──────── Selection ────────

Rolling Stone - 5/24/01, p.904 stars out of 5
- "...God bless the BBC....For initiates, this is an exellent primer; for supplicants who have endured the band's desultory live albums in recent years, it's an embarrassment of riches."
Mojo (Publisher) - 4/01, p.90
"...Like any successful collection, these sessions send you back to the original records and make you want more....the 1st CD represents the group at the height of their powers....If you enjoy [their] concept period, you'll enjoy the second disc..."
The Kinks: Ray Davies (vocals, acoustic & electric guitars, harmonica, piano, organ); Dave Davies (vocals, acoustic & electric guitars); John Gosling (acoustic & electric pianos, organ); Pete Quaife (bass, background vocals); Mick Avory (drums).
Additional personnel includes: Alan Holmes (clarinet, tenor saxophone); Michael Rosen (trumpet); John Beecham (trombone, tuba); Nicky Hopkins (piano, organ, Mellotron); Claire Hamill, Maryann Price, Pam Travis (background vocals).
Producers include: Keith Bateson, Jimmy Grant, Paul Williams, Bob Conduct, Tony Wilson.
Compilation producer: Steve Hammonds.
Recorded at various BBC Studios, London, England. Includes liner notes by Russell Smith and Doug Hinman.
Digitally remastered by Ray Davies & Andy Pearce (January 2001, Masterpiece).

────────

The problem — Copy out the Kinks album notes word for word, from start to finish. The material that comes next has no connection to the Kinks album notes.

──────── Information provided ────────

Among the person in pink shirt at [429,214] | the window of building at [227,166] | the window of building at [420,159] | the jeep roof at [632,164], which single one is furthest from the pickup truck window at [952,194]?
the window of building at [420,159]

────────

Answer to the problem —
Rolling Stone - 5/24/01, p.904 stars out of 5
- "...God bless the BBC....For initiates, this is an exellent primer; for supplicants who have endured the band's desultory live albums in recent years, it's an embarrassment of riches."
Mojo (Publisher) - 4/01, p.90
"...Like any successful collection, these sessions send you back to the original records and make you want more....the 1st CD represents the group at the height of their powers....If you enjoy [their] concept period, you'll enjoy the second disc..."
The Kinks: Ray Davies (vocals, acoustic & electric guitars, harmonica, piano, organ); Dave Davies (vocals, acoustic & electric guitars); John Gosling (acoustic & electric pianos, organ); Pete Quaife (bass, background vocals); Mick Avory (drums).
Additional personnel includes: Alan Holmes (clarinet, tenor saxophone); Michael Rosen (trumpet); John Beecham (trombone, tuba); Nicky Hopkins (piano, organ, Mellotron); Claire Hamill, Maryann Price, Pam Travis (background vocals).
Producers include: Keith Bateson, Jimmy Grant, Paul Williams, Bob Conduct, Tony Wilson.
Compilation producer: Steve Hammonds.
Recorded at various BBC Studios, London, England. Includes liner notes by Russell Smith and Doug Hinman.
Digitally remastered by Ray Davies & Andy Pearce (January 2001, Masterpiece).